◆ SOURCE EXTRACT
-- -- --

Snoke didn't even complete Kylo's training because he didn't want him to go full Sith/Dark, IMO. He wants him conflicted and unbalanced because then he is easier to control. Abuse victims never seem to get anything right, because as long as they keep on failing they'll depend on their abusers. Kylo's training wasn't supposed to be completed, not ever.
Kylo is in love with Rey, I know this wouldn't be possible in RL but SW is a fairy tale and he's coded as someone deeply in love, but he didn't enter that throne room with the idea of killing Snoke, just like Rey didn't imagine the Light Side without Luke and Leia and leading the Resistance herself. I think it's the same with Kylo, he was still trapped in Snoke's grasp and only beginning to realise he'd become his slave, so he thinks Rey will turn and they'll be both in the DS. As I see it, only his love for Rey and the hope for her loving him back made it possible for him to kill his tormentor.
I guess Han opened the first crack in his armour, coming back for him as he'd probably wanted so many times (“Han Solo. I've been waiting for this day for a long time.”) but he wasn't still ready to break the chain of abuse and manipulation he'd suffered for years. Then there comes Rey, she also comes to his rescue. She loves him too, what's more, she believes in him like nobody else did before. This is a huge difference and Han already opened his eyes to some extent telling him Snoke was using him and then he'd crush him. This time he takes a huge step and kills his abuser but it still isn't enought.
Why not? Maybe because TLJ is the second movie in a trilogy, maybe because this is a fairy tale and three times is the charm. Either way, it's too soon for Kylo to join Rey, not yet. He proposed twice and two people who loved him came to his rescue but his proposals were rejected (twice) and the rescue missions didn't succeed (twice). In IX the "spell" will be broken. The spell, the chain of abuse/conditioning and it's consequences on Ben's psyche, it's the same, it'll be broken and the prodigal son will come back.
The question is where he'll return to, because the Galaxy can't be seen in black and white any more, so Kylo's Dark Side (which includes his sensuality, his passion, his bursts of anger or even his being overly emotional can't be crushed because that's who he is, with lights and shadows.

-- -- --

(Collected data entries)
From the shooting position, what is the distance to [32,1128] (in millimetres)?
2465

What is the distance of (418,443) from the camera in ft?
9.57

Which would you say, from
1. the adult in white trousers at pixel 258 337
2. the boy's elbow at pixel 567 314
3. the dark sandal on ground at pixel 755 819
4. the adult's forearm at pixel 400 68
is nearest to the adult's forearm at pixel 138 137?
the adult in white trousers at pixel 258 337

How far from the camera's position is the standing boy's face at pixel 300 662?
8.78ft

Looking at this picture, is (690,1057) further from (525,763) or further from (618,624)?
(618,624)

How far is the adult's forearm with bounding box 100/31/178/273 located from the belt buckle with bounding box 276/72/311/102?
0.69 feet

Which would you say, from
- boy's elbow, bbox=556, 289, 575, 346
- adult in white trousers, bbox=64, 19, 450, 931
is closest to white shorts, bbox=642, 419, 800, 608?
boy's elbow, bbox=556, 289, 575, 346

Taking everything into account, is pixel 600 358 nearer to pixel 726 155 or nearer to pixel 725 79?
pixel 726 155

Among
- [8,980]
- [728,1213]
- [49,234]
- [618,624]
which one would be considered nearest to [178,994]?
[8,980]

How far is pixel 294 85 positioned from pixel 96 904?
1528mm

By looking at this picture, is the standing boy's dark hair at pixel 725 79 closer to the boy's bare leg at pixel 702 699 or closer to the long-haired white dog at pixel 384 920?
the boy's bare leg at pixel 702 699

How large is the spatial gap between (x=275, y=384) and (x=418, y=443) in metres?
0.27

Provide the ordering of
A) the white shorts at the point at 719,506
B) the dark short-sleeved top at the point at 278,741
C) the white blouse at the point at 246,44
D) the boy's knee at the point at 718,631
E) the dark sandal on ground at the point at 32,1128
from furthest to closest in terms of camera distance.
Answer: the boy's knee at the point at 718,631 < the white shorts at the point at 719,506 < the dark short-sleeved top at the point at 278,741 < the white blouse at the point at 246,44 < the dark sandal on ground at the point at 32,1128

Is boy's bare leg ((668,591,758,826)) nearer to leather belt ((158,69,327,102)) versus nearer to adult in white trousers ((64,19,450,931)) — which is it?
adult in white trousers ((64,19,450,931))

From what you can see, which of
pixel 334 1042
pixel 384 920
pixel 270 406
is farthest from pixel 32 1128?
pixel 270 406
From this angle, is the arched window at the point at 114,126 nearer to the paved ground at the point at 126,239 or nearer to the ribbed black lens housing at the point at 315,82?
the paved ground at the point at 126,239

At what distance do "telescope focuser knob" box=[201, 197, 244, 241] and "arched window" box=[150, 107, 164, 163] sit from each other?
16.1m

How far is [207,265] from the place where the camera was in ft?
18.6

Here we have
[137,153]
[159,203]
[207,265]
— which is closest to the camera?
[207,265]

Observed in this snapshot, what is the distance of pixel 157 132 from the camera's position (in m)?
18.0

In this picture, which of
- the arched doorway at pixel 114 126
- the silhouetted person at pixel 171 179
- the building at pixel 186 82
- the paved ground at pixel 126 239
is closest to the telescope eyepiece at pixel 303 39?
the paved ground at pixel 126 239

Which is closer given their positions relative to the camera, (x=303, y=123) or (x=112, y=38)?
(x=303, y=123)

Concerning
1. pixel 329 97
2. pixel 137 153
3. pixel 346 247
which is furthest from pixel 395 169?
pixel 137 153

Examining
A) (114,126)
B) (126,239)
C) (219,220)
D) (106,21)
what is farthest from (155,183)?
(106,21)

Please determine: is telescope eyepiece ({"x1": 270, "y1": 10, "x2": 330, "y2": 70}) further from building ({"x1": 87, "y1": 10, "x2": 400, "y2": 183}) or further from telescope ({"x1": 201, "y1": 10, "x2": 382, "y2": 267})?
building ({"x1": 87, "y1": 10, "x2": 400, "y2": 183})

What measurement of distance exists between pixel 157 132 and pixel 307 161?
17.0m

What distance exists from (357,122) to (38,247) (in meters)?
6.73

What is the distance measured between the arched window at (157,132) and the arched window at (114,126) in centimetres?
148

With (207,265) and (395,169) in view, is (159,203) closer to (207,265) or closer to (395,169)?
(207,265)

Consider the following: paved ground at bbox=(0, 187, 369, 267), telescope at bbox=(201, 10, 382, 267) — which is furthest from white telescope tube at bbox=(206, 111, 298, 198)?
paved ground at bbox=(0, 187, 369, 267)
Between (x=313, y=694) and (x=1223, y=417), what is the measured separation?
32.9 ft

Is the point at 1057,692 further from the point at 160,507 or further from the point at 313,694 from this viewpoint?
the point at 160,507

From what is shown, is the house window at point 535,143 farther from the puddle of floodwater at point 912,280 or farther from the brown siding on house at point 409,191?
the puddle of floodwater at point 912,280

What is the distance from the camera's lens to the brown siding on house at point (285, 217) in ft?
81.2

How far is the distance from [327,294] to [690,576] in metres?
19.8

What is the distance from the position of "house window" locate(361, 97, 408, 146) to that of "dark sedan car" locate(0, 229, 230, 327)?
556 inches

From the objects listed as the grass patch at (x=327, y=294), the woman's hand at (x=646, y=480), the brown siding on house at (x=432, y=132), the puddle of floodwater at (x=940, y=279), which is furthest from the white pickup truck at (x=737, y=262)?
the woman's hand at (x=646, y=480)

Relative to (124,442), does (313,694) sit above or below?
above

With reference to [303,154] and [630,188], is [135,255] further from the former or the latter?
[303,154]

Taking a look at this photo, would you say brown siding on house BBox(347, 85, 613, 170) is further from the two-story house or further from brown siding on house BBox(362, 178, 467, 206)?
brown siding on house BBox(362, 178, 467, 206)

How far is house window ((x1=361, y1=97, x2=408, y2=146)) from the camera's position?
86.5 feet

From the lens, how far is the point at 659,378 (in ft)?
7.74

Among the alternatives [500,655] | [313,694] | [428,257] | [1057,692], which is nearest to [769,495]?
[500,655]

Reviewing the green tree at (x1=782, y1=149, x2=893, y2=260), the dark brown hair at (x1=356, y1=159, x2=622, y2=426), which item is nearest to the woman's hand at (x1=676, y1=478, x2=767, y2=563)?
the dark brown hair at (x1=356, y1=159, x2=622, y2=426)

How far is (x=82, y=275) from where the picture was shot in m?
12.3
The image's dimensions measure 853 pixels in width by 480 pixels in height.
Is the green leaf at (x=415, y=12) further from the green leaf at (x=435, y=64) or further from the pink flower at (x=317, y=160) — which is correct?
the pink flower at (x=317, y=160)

-- -- --

◆ JOB A
In the commentary on Kylo Ren, what reason is given for Snoke wanting Kylo to remain conflicted and unbalanced?
◆ JOB B
Locate every line of the listing that contains the word "sandal", and copy each of those lines.

◆ FULL ANSWER A
Because then he is easier to control.

◆ FULL ANSWER B
3. the dark sandal on ground at pixel 755 819
E) the dark sandal on ground at the point at 32,1128
Answer: the boy's knee at the point at 718,631 < the white shorts at the point at 719,506 < the dark short-sleeved top at the point at 278,741 < the white blouse at the point at 246,44 < the dark sandal on ground at the point at 32,1128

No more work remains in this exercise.